[Okuma Metni]
◆ ◆ ◆ ◆ ◆
Rusya Göç Politikasında "Gel, Çalış, Git" Modeline Geçiyor

HABERRUS – Rusya Ekonomik Kalkınma Bakanı Maksim Reşetnikov, ülkenin yabancı işçi politikasında radikal bir değişikliğe gittiğini açıkladı.

Kalıcı göç yerine "dönüşümlü (geçici) göç modeli" benimsenecek. Reşetnikov, Tüm Rusya İş Güvenliği Haftası kapsamında yaptığı konuşmada, Rusya’nın artık kitlesel yabancı işçi ithalatına dayanmayacağını vurguladı.

"Gel, Çalış, Git" Modeli: Yeni Göç Stratejisi

Reşetnikov, uzun vadede Rusya’nın ihtiyaç duyduğu iş gücünün yerel kaynaklardan karşılanması gerektiğini belirtti. İş gücü açığının kapatılmasında yabancı işçiler sadece geçici çözüm olacak: "Her şey açık ve net olmalı: Yabancılar gelir, para kazanır, kazandıklarını alır ve gider. Burada ailelerini getirmelerine, çocuklarını okutmamıza gerek yok. Bize kalıcı göçmenler değil, geçici iş gücü lazım."

Bakan, bu yeni modelin uygulanması için gerekli altyapının şimdiden kurulduğunu söyledi. Rusya, artık göçmenlerin ülkeye yerleşmesini değil, sadece belirli bir süre çalışıp gitmelerini teşvik edecek.

Yerel İş Gücünün Verimliliği Artırılacak

Reşetnikov, asıl hedefin yerli nüfusun iş gücü verimliliğini artırmak olduğunu belirtti. Bu kapsamda, özel bir proje geliştirildiğini hatırlatarak, plâtform ekonomisinin (dijital iş modelleri) de bu stratejiye entegre edileceğini vurguladı.

Rusya’nın yeni göç politikasının temel noktaları:

  1. Geçici İş Gücü Odaklı Yaklaşım: Göçmenler, belirli bir süre çalıştıktan sonra ülkeyi terk edecek.
◆ ◆ ◆ ◆ ◆
[Çıkarılan Bilgiler]

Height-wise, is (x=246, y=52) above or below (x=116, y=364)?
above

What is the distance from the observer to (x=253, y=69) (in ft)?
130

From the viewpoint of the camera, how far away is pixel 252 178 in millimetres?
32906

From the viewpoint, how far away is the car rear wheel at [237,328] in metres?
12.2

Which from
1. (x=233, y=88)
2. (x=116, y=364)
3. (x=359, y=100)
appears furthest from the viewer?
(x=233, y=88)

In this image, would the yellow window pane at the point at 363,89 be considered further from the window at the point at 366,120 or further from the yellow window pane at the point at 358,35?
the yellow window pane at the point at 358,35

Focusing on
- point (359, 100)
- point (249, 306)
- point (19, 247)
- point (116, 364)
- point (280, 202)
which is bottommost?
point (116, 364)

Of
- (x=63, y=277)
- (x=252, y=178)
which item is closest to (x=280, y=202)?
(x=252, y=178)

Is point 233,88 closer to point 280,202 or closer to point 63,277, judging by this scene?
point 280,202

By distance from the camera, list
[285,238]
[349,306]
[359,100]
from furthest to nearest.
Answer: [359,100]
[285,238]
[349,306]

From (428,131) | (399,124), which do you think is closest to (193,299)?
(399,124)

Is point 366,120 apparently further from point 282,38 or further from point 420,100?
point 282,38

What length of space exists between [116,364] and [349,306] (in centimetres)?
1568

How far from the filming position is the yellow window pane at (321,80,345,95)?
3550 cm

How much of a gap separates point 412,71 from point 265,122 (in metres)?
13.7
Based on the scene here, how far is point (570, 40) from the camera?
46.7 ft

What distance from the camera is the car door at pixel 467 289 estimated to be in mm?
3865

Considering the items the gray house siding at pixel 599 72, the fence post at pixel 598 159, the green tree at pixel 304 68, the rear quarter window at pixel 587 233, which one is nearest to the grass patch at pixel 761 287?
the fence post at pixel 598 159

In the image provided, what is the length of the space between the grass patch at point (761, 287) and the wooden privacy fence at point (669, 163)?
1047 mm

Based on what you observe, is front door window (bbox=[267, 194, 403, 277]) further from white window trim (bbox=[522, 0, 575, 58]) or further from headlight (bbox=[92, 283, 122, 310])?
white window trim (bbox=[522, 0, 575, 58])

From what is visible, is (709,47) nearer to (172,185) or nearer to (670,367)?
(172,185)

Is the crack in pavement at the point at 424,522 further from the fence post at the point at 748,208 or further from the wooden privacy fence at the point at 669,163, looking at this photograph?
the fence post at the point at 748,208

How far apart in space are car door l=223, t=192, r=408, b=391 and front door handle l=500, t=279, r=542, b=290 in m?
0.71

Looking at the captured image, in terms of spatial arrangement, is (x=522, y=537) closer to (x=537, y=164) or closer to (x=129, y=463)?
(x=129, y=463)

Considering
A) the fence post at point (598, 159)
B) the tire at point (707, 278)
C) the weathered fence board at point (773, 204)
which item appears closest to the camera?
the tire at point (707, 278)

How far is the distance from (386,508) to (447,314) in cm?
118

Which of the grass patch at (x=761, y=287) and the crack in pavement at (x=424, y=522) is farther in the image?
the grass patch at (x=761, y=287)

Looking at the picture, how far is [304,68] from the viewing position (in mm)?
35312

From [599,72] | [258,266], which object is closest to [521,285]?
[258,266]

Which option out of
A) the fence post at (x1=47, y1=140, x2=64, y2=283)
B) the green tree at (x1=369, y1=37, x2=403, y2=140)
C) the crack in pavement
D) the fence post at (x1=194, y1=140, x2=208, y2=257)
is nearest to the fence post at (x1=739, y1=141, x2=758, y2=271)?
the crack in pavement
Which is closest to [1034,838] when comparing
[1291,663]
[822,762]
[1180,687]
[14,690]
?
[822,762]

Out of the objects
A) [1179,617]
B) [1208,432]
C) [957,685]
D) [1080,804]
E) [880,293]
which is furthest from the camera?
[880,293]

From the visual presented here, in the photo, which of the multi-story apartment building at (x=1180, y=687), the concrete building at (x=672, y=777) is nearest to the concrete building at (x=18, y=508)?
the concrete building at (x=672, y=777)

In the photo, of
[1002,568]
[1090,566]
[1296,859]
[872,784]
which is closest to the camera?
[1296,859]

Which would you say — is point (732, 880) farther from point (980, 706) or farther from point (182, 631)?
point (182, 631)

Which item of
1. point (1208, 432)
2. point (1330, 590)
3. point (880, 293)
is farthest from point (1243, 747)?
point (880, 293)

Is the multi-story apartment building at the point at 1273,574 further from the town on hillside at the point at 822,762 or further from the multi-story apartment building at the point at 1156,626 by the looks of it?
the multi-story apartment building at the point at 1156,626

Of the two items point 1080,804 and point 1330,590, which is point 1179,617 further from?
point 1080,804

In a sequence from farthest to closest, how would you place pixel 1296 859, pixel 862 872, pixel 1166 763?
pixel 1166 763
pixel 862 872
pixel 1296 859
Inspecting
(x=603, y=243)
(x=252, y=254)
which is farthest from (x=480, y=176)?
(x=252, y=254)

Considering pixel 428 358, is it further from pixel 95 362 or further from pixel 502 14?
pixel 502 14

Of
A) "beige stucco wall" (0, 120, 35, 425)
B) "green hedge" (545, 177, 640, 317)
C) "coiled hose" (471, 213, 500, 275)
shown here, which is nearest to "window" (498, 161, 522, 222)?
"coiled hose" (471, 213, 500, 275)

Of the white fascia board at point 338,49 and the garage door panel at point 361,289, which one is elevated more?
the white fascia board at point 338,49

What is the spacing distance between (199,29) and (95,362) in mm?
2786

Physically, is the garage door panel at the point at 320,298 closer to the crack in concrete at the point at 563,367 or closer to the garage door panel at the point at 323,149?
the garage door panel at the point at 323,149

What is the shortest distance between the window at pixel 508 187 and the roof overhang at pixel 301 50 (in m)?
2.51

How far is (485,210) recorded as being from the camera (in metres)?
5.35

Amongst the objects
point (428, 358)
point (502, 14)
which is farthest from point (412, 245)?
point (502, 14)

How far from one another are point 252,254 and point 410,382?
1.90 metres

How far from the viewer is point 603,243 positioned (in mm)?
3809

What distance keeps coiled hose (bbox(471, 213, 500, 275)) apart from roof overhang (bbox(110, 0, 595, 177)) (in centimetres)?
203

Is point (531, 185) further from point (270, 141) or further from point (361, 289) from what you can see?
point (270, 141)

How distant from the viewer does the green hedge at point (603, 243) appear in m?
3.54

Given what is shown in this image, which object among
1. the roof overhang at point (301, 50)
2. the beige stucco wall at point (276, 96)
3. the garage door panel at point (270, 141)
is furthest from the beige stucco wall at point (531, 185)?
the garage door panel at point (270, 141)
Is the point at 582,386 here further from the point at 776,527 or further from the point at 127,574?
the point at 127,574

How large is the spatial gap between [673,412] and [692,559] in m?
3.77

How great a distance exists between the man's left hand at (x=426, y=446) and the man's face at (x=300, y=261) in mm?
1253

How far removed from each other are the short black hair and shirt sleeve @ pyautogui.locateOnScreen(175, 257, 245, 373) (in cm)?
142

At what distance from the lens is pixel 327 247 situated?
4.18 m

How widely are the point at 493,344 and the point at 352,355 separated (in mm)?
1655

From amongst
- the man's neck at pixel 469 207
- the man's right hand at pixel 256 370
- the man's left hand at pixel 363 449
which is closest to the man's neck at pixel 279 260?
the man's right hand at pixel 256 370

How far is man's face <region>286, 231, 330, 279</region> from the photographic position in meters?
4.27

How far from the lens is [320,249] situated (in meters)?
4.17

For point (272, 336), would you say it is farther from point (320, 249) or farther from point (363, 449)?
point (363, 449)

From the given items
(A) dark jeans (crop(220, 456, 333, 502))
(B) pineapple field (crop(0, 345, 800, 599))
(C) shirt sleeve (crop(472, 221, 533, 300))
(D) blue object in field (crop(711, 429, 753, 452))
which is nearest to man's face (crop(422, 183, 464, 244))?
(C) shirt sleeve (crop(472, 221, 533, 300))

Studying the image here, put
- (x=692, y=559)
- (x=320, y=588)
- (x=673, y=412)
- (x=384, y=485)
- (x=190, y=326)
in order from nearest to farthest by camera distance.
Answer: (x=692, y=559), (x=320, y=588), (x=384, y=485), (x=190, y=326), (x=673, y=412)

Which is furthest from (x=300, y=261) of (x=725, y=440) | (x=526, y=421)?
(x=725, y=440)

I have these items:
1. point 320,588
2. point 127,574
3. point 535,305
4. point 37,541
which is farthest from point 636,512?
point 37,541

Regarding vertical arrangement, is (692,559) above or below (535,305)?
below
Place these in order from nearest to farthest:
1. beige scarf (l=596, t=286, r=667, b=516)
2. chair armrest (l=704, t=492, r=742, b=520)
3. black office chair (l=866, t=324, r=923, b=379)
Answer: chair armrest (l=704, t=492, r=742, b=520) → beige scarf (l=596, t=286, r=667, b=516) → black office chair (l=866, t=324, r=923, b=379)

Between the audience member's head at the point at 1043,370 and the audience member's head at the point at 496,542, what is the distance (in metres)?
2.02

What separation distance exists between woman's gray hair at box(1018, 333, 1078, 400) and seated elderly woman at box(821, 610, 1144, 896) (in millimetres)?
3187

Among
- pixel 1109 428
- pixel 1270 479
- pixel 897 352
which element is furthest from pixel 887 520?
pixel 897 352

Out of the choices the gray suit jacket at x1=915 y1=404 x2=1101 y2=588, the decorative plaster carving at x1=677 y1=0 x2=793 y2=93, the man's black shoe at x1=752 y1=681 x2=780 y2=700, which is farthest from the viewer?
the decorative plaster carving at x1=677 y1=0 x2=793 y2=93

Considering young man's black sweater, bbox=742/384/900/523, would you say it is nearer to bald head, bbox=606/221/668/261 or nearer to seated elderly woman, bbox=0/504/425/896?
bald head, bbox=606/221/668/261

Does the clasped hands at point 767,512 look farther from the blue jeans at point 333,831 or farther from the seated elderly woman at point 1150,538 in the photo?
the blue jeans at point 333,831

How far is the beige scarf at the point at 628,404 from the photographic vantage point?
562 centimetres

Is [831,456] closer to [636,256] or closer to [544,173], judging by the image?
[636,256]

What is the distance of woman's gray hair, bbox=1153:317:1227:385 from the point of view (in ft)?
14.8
◆ ◆ ◆ ◆ ◆
[Yönergeler] Rusya'nın göç politikasıyla ilgili haberde Reşetnikov'un konuşmasını hangi etkinlik kapsamında yaptığını lütfen belirtir misiniz?

[Tamamlanan Görev] Tüm Rusya İş Güvenliği Haftası kapsamında.